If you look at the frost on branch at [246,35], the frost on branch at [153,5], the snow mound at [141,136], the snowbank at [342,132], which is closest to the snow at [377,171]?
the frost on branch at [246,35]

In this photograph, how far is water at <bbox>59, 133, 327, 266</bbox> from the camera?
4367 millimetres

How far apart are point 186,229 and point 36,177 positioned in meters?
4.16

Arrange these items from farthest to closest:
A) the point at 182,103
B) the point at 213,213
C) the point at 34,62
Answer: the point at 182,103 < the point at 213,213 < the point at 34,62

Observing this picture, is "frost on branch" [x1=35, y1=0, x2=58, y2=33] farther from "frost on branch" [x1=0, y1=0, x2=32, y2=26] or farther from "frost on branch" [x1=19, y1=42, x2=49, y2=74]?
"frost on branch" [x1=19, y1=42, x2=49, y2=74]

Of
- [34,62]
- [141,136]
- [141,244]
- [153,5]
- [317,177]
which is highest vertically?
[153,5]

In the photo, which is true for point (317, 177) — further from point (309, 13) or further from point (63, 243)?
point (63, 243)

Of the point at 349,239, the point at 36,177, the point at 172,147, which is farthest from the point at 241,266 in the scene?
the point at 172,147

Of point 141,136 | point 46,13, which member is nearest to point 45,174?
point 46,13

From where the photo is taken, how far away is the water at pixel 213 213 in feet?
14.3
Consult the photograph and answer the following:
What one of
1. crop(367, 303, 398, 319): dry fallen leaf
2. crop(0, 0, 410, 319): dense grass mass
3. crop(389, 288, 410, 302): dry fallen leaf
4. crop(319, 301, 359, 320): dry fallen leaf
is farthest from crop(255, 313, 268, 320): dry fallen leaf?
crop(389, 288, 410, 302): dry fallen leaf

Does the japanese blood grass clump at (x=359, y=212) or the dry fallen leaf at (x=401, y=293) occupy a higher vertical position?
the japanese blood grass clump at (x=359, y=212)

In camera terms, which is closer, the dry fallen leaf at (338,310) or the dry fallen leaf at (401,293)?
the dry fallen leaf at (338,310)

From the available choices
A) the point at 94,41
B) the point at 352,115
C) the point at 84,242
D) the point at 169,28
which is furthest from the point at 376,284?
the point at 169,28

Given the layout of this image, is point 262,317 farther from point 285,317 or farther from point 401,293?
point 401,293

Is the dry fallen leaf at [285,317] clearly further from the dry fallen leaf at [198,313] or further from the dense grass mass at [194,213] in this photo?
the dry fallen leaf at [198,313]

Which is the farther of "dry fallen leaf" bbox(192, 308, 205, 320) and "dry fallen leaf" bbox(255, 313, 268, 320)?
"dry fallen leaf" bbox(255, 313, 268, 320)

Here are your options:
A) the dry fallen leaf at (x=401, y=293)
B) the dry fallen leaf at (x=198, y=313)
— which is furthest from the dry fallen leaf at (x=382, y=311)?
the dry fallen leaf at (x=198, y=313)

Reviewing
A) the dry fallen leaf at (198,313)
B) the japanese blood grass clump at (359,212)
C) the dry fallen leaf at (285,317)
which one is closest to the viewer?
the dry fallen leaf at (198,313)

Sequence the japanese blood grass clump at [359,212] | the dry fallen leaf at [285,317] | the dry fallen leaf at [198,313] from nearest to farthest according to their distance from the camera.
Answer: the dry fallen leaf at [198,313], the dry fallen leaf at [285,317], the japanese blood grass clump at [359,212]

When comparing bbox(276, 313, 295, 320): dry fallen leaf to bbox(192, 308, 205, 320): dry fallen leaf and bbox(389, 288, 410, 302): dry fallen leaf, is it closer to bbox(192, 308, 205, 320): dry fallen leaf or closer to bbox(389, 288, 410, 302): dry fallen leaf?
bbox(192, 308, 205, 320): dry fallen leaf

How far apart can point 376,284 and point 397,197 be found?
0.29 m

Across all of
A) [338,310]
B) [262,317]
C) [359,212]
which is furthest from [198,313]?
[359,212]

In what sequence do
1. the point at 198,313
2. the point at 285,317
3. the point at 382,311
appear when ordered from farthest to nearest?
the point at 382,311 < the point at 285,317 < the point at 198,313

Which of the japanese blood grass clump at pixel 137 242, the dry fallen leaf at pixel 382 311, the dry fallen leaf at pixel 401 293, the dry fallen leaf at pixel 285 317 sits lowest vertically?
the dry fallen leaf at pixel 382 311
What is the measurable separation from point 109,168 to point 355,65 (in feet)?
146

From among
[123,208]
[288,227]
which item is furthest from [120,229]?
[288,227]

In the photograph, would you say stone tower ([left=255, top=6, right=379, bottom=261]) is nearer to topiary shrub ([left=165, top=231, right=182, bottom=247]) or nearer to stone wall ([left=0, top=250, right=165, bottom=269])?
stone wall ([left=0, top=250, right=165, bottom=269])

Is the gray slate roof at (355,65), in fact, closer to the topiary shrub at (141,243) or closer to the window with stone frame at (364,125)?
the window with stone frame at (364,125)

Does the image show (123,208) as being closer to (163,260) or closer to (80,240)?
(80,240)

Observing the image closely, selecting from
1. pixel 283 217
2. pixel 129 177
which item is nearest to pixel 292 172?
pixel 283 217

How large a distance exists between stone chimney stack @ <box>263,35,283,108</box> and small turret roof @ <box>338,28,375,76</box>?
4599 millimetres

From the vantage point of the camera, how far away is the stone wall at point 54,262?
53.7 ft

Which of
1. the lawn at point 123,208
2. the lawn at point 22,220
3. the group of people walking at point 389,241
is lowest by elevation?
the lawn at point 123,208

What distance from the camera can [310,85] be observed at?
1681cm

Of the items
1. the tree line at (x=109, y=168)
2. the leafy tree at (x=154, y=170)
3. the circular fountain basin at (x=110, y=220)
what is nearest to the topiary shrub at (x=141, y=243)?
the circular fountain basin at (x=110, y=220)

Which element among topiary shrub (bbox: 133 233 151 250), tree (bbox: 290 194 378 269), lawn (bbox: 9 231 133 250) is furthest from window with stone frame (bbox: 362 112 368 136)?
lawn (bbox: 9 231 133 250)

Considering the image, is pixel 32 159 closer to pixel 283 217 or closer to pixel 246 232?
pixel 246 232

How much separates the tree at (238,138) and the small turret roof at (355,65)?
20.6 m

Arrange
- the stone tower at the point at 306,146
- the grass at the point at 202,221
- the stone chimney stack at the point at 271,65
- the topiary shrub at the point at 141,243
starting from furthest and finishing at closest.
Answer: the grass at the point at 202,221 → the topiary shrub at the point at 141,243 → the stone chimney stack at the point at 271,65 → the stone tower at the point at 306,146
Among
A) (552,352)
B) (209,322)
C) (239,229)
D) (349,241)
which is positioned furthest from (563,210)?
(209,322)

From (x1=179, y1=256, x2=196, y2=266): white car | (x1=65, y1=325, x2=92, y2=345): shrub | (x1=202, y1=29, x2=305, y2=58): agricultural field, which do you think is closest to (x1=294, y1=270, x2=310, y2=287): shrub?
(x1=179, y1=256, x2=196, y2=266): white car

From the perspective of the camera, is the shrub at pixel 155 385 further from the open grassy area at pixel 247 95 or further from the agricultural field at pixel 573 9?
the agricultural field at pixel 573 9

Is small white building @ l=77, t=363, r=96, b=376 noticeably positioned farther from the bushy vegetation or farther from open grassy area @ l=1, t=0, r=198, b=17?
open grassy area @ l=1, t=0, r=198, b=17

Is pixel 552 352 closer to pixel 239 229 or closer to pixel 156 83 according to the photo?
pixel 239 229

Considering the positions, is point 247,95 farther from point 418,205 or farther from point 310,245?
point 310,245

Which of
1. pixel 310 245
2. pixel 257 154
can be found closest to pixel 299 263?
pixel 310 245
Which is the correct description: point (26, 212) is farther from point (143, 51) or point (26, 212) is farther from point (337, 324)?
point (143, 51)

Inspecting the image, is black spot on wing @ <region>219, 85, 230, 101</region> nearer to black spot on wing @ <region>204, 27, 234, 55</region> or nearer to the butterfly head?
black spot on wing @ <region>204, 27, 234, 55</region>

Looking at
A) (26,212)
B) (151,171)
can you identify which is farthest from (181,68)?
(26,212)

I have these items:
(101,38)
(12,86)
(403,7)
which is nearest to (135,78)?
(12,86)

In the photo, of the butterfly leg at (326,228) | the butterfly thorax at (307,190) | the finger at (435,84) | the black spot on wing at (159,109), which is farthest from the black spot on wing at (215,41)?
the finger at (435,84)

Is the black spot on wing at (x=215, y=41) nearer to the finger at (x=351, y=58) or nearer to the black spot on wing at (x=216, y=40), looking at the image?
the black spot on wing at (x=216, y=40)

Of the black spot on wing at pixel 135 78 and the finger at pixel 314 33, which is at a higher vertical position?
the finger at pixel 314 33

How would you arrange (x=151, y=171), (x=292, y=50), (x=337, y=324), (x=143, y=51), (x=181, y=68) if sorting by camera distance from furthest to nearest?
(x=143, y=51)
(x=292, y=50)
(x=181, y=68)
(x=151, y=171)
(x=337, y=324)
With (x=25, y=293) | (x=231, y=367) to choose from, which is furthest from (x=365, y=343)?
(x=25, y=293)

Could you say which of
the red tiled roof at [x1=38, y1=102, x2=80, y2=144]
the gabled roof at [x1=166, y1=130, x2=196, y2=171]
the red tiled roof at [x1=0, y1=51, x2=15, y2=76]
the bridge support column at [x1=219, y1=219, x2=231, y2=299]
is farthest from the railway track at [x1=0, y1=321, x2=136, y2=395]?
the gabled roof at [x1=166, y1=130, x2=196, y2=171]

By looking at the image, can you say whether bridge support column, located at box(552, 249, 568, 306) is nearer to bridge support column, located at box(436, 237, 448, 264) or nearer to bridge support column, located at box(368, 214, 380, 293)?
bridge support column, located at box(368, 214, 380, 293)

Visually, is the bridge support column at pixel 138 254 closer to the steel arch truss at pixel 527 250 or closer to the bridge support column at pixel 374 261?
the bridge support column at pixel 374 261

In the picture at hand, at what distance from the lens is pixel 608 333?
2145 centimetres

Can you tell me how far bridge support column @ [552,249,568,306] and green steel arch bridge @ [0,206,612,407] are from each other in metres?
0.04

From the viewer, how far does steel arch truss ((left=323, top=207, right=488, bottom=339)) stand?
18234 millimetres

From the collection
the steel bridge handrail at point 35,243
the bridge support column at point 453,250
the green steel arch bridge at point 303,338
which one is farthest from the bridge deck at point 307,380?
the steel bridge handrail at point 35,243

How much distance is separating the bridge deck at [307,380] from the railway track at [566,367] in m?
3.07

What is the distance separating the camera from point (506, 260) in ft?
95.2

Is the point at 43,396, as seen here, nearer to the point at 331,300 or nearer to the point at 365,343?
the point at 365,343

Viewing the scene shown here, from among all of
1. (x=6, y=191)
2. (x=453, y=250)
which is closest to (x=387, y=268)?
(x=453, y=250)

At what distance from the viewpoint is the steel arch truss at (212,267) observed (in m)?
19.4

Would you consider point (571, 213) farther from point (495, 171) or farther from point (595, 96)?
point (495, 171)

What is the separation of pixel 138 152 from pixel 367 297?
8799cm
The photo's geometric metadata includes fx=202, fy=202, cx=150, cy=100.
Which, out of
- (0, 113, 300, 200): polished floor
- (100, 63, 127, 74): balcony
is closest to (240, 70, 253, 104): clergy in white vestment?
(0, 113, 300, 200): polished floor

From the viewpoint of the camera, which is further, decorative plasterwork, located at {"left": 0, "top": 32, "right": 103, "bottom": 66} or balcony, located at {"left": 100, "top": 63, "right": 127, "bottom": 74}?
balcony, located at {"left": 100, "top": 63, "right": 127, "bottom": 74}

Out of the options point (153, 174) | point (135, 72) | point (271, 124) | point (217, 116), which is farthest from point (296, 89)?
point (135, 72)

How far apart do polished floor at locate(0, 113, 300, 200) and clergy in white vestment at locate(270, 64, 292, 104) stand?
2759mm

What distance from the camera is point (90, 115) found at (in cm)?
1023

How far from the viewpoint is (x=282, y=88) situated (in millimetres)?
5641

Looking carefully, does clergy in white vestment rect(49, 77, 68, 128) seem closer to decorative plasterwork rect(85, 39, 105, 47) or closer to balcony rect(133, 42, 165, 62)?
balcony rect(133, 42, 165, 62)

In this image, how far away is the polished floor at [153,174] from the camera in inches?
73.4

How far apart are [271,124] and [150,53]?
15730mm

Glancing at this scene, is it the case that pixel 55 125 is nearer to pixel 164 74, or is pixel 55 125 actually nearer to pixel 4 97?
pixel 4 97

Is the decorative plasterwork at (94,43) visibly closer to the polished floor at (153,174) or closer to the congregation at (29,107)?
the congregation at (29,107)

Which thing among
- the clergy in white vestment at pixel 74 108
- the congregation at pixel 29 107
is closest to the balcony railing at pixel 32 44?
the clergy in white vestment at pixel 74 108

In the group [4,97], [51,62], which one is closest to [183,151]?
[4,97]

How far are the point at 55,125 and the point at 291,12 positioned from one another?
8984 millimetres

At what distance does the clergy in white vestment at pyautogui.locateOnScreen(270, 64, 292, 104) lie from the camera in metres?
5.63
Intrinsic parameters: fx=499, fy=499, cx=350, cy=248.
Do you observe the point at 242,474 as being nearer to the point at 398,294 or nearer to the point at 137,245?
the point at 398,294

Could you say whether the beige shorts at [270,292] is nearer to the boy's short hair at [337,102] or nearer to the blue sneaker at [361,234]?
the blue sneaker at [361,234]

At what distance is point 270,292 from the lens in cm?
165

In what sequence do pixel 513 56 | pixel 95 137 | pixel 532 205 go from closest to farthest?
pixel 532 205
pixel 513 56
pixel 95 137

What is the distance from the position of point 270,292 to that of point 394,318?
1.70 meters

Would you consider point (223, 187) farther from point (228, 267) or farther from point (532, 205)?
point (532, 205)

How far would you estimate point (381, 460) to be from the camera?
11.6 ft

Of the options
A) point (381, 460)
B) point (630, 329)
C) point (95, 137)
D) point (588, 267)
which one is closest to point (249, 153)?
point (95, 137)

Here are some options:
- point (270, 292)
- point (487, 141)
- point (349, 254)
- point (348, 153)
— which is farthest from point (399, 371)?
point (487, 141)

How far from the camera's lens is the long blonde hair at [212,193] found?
* * * *
## PROBLEM TO SOLVE
Swap "options" for "choices" in the material from the line with "How far would" through its end, and write out only those lines with everything else unchanged.

## OUTPUT
How far would you estimate point (381, 460) to be from the camera?
11.6 ft

Of the choices
A) point (381, 460)
B) point (630, 329)
C) point (95, 137)
D) point (588, 267)
which one is closest to point (249, 153)?
point (95, 137)

Here are some choices:
- point (270, 292)
- point (487, 141)
- point (349, 254)
- point (348, 153)
— which is farthest from point (399, 371)?
point (487, 141)

How far from the camera's lens is the long blonde hair at [212,193] found?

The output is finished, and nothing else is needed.